Le cortège, majoritairement vêtu de blanc, est parti de l'hôtel de ville pour se rendre sur le lieu où Louis a été abandonné par ses agresseurs, avant de succomber à ses blessures. Ce rassemblement a vu la participation d'environ 400 identitaires, un nombre plus élevé que lors d'un précédent événement auquel la famille n'avait pas souhaité s'associer pour éviter toute récupération politique.
Les slogans scandés, tels que "La racaille en prison, ni oubli ni pardon" ou "François, défends-toi, tu es ici chez toi" ont résonné dans les rues, flanqués de drapeaux tricolores.
Des revendications sur la réponse pénale
La mère de Louis a déclaré : "Je ne veux plus entendre parler d'excuses de minorité." Elle a exprimé son indignation face à des lignes de défense minimalistes, exigeant des peines plus sévères pour ceux qui ont pris la vie de son fils. Cinq jeunes, dont trois mineurs, ont été mis en examen pour tentative d'assassinat.
"Je me battrai pour qu'ils purgent tous au moins trente ans de prison ferme.
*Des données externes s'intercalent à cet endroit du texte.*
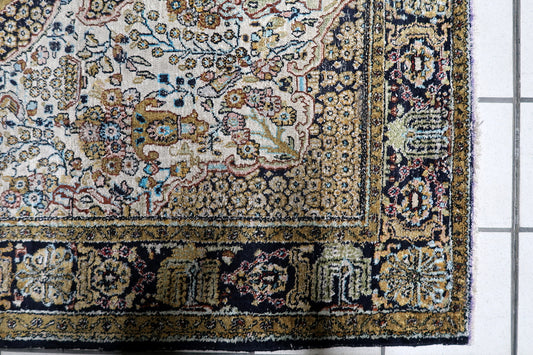 Fine hand-knotted Kashmir silk accent rug featuring a symmetrical central medallion on a lustrous ivory and ruby field.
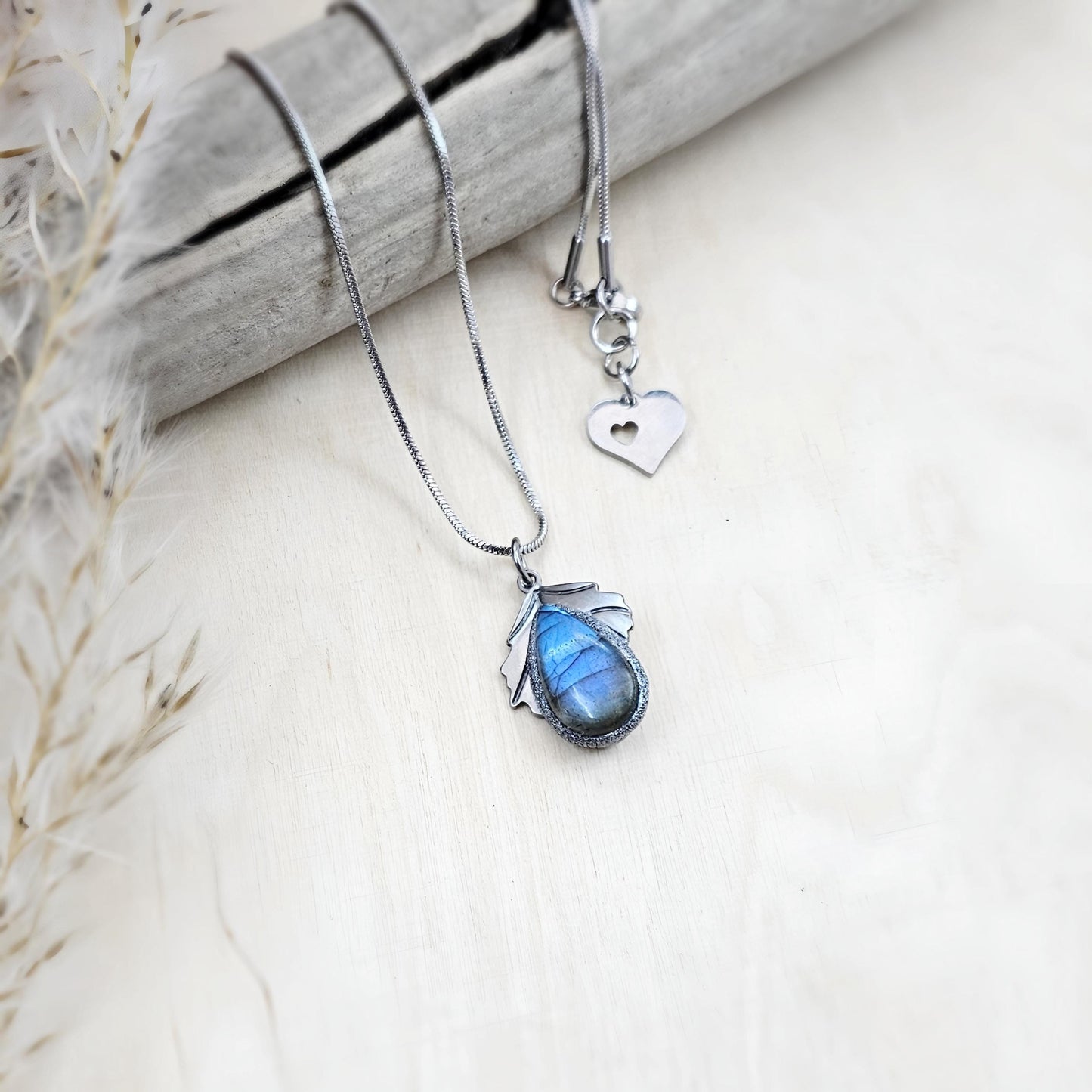 Handmade labradorite pendant necklace with a short stainless steel chain. Features a unique polymer clay setting. One of a kind magical jewelry, perfect gift for her.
Nous devons redonner tout son sens au mot perpétuité", a-t-elle affirmé, suscitant une vague d'applaudissements.
Les participants ont clamé pour le rétablissement de la peine de mort, illustrant un mécontentement croissant face à la justice pénale.Moins d'un jour avant cet hommage, environ 500 personnes avaient honoré la mémoire de Louis à Carcassonne, lors d'un rassemblement moins marqué politiquement. La tension est palpable et les avis divergent quant à la gestion de cette tragédie.